Recensé : Morten Jerven, Poor numbers. How we are misled by African development statistics and what to do about it, Ithaca and London, Cornell University Press, 2013, 187 p.
Publié en début de l’année 2013, ce livre dont le titre peut être traduit en français par « Pauvre chiffres, comment nous sommes trompés par les statistiques sur le développement en Afrique et que faire avec » est écrit par un universitaire en histoire économique d’origine norvégienne ayant étudié à Londres (London School of Economics). Comme son titre provocateur l’indique, cet ouvrage questionne la fiabilité des statistiques africaines. Toutefois, l’essentiel de son propos porte quasi exclusivement sur le Produit Intérieur Brut (PIB), et la croissance économique des pays africains. L’auteur souhaite révéler deux faits saillants de la production de statistiques macroéconomiques en Afrique :
Pauvreté de moyens des instituts nationaux de la statistique (INS). Les pays africains étant pauvres, les INS ont souvent peu de moyens humains et financiers pour produire correctement les statistiques nationales. Les incohérences parfois constatées dans les séries statistiques de PIB proviennent alors de l’ancienneté des dispositifs statistiques mis en place pour estimer les comptes nationaux (CN) et/ou de la faiblesse des dispositifs et enquêtes mis en œuvre pour calculer les différentes composantes du PIB.
Dépendance de la production statistique au politique. Cela a été le cas durant la période coloniale mais aussi après les indépendances, et cela perdure actuellement.

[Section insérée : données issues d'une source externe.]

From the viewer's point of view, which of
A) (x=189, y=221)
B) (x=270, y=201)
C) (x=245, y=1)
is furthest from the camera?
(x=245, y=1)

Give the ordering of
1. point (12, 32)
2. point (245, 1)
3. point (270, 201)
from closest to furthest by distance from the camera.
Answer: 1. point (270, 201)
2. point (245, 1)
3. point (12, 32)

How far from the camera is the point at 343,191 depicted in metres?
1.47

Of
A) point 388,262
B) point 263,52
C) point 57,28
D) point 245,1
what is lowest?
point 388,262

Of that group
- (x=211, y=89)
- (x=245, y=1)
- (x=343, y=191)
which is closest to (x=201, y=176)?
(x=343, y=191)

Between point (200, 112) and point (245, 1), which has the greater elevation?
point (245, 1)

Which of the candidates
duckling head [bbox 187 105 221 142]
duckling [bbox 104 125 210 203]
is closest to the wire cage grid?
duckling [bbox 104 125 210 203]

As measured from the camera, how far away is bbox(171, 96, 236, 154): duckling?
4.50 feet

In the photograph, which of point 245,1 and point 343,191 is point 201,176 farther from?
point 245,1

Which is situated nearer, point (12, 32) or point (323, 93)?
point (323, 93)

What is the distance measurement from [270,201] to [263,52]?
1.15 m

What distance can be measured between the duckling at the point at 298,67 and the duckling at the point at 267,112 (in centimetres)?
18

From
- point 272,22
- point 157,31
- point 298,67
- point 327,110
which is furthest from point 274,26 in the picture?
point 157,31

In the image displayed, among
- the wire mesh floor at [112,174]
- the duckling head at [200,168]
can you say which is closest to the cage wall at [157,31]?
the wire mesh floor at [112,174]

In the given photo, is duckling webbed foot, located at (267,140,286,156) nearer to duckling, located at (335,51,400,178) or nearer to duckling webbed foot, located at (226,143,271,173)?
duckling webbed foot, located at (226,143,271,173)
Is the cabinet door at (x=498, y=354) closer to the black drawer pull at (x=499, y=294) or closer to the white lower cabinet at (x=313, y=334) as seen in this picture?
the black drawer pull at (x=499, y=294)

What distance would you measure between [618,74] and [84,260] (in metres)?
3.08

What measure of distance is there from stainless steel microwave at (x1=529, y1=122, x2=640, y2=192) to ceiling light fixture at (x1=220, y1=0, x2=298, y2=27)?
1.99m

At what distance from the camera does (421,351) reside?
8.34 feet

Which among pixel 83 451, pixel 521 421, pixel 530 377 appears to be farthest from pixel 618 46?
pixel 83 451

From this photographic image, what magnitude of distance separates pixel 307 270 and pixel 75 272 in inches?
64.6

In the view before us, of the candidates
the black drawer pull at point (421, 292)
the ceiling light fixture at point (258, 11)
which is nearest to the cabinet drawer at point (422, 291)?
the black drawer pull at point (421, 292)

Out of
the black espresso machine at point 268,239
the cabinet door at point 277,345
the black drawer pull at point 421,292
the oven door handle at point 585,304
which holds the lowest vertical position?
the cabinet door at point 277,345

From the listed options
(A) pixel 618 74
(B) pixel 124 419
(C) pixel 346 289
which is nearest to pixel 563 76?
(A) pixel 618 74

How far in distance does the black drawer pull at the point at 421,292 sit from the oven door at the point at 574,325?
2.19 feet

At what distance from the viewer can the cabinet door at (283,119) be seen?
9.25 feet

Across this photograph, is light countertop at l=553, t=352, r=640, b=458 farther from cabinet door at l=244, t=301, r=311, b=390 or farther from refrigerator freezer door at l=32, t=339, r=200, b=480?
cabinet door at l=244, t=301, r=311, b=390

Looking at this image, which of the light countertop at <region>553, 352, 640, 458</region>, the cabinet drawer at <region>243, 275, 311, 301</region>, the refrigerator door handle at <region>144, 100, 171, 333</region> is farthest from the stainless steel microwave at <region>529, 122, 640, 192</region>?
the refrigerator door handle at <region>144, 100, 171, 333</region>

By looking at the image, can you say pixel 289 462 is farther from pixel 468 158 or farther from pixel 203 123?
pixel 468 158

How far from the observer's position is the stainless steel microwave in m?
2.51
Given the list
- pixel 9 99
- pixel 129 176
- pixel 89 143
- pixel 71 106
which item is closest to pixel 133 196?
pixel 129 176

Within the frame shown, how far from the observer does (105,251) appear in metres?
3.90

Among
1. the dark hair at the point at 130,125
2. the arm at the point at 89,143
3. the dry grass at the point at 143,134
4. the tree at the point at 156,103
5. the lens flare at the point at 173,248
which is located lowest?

Une des conséquences est alors le fait que certains épisodes observés de croissance (ou de décroissance) économique ne seraient, en fait, qu’un artefact statistique induit par des changements d’orientations politiques nationales voire internationales.

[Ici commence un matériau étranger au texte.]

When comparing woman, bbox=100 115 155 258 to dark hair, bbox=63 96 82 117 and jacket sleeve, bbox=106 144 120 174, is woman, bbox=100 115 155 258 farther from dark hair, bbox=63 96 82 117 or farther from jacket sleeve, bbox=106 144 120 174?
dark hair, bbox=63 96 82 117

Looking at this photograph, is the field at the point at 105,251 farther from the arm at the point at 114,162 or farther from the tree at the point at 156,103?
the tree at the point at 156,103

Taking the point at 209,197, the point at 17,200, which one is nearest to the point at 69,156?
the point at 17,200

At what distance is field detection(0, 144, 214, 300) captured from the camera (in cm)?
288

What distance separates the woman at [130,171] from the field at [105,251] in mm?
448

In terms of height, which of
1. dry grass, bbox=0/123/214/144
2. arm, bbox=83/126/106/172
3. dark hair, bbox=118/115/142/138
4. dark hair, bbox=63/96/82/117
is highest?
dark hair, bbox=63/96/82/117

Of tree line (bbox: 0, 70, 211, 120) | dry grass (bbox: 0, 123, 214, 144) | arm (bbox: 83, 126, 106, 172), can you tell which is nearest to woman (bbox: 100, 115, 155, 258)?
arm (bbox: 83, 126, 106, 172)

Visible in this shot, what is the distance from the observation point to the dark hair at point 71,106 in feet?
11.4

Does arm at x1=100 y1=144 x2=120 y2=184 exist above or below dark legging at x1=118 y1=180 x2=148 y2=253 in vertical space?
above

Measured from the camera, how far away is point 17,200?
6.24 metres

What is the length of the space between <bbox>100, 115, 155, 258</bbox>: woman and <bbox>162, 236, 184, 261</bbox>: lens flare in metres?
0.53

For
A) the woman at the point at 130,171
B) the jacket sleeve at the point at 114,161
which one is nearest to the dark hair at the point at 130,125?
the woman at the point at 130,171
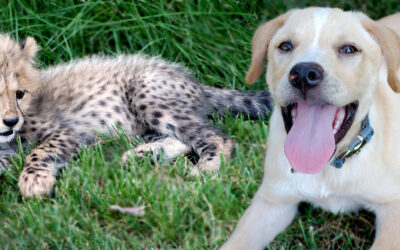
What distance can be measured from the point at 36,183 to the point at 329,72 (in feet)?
6.54

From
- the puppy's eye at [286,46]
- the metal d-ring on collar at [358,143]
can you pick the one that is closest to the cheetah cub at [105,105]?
the metal d-ring on collar at [358,143]

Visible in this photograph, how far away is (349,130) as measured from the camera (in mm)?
3549

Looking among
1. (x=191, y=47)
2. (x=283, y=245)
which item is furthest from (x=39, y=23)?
(x=283, y=245)

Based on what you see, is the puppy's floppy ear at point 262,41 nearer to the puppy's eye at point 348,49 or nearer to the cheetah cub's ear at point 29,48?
the puppy's eye at point 348,49

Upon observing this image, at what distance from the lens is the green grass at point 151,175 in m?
3.82

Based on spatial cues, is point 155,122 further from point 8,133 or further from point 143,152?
point 8,133

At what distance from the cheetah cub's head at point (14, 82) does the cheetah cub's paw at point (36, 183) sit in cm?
36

Le problème des statistiques africaines est alors à la fois un problème de connaissance des économies africaines et une question politique.
L’argumentaire
L’ouvrage est structuré autour de quatre chapitres. Le premier pose le problème. Il décrit sommairement le concept de comptabilité nationale et la manière dont l’estimation des comptes nationaux est effectuée dans la plupart des pays africains. Puis, la fiabilité des données de CN est mise à mal, à travers une discussion sur les classements relatifs des PIB par tête des pays africains selon les trois sources internationale les plus communément utilisées par les universitaires qui s’interrogent sur la croissance en Afrique : la base dite Maddison qui produit des séries sur longue période de PIB, la base de la Banque mondiale des indicateurs de développement dans le monde qui fournit un large spectre d’indicateurs de niveaux de vie en monnaies locales et en dollars, et enfin les Penn World tables qui estime des séries de PIB corrigées des écarts de pouvoir d’achat entre pays. L’auteur montre que, selon la base mobilisée, des pays comme l’Angola, la République Centre Africaine, le Congo-Brazzaville, le Nigeria ou la Zambie peuvent gagner ou perdre 10 places dans le classement.

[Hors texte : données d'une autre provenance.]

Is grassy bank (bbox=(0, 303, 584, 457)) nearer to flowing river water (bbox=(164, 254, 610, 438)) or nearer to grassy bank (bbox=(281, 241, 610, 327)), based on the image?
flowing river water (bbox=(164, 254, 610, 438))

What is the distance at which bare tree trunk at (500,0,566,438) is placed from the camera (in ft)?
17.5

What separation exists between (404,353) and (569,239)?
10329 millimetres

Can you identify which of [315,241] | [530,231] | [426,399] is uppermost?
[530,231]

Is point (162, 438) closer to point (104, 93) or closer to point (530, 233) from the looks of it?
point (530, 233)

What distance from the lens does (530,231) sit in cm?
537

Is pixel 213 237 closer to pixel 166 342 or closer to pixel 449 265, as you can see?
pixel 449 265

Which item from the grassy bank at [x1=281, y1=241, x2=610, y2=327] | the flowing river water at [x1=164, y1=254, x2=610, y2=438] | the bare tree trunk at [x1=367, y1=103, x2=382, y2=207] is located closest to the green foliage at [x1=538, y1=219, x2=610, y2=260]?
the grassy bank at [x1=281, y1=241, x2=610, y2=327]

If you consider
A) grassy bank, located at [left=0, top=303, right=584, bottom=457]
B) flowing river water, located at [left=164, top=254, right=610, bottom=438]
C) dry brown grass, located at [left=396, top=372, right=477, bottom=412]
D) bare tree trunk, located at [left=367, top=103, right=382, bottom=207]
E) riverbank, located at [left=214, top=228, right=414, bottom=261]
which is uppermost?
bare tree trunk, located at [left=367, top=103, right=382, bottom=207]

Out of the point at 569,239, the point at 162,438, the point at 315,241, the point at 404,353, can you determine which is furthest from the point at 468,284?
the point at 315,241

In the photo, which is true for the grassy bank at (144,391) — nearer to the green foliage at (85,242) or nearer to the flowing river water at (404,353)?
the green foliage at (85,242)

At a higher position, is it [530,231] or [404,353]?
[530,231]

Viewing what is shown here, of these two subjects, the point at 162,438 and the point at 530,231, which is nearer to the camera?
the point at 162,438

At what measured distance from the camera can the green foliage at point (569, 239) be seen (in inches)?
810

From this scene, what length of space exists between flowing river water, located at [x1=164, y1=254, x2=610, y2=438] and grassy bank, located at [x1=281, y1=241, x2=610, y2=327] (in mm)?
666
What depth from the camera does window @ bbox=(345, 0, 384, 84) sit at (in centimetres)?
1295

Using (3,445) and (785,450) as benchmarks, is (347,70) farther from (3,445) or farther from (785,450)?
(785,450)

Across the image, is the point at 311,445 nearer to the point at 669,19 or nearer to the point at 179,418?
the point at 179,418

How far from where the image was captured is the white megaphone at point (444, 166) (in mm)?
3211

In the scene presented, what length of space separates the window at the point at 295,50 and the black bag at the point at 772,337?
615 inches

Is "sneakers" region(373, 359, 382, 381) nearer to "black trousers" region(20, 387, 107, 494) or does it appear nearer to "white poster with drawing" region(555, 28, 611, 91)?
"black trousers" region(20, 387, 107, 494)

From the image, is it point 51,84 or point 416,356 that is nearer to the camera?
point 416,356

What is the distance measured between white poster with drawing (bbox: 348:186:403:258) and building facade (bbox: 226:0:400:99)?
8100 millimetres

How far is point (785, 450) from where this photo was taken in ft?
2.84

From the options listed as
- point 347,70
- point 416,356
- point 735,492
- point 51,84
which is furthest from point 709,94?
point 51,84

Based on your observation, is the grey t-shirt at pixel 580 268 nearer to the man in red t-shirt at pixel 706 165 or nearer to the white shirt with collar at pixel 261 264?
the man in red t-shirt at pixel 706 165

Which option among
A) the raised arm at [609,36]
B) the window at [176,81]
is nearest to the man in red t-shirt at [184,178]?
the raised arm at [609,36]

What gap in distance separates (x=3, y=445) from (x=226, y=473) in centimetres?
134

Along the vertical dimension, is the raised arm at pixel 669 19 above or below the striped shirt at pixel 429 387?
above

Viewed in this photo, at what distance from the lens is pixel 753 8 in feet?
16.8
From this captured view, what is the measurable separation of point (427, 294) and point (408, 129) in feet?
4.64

Le chapitre suivant est une rapide histoire de la comptabilité nationale en Afrique. Ce chapitre permet à l’auteur de développer son argumentaire selon lequel la production statistique est contextuelle. Alors que les chiffres sont souvent présentés comme des faits, ils doivent être perçus comme une production sujette à des contraintes économiques et politiques. L’auteur montre que la production statistique durant la période coloniale ne répondait pas aux mêmes contraintes et motivations que durant les deux premières décennies des indépendances, et que la période des ajustements structurels, du fait des restrictions financières a fortement mis à mal la production de statistiques macroéconomiques.
Le troisième chapitre présente quelques exemples concrets de constructions de données et montre à la fois comment le politique a orienté la production statistique et comment une utilisation mal informée des séries statistiques peut induire une interprétation fausse des évolutions observées. Trois exemples sont mobilisés. Deux au Nigeria, le premier sur les incohérences entre les recensements des années 1960, 70 et 90 produisant des séries de croissance de la population ainsi que sa répartition entre le Nord et le Sud incohérentes et en partie responsable des problèmes politiques du Nigeria ; le second porte sur l’évolution de la production agricole durant les années 1980 en totale contradiction selon les sources, ce qui permet d’interpréter soit de manière optimiste soit pessimiste les effets des politiques de libéralisation agricole menées durant cette période. Enfin, le dernier exemple porte sur les estimations du PIB en Tanzanie. Une rupture de série est intervenue au milieu des années 80 du fait d’un changement dans le dispositif tanzanien de calcul des comptes nationaux. Ce changement rend normalement les séries non comparables. Cependant, les Penn World tables produisent une série continue de PIB, la rupture de croissance est alors interprétée comme un choc réel alors qu’il n’est qu’un artefact statistique. Ces exemples sont édifiants mais parfois trop au sens où ils relèvent d’une période déjà ancienne et de pays pas forcément représentatifs de l’Afrique contemporaine (pays anglophones aux histoires politiques bien marquées).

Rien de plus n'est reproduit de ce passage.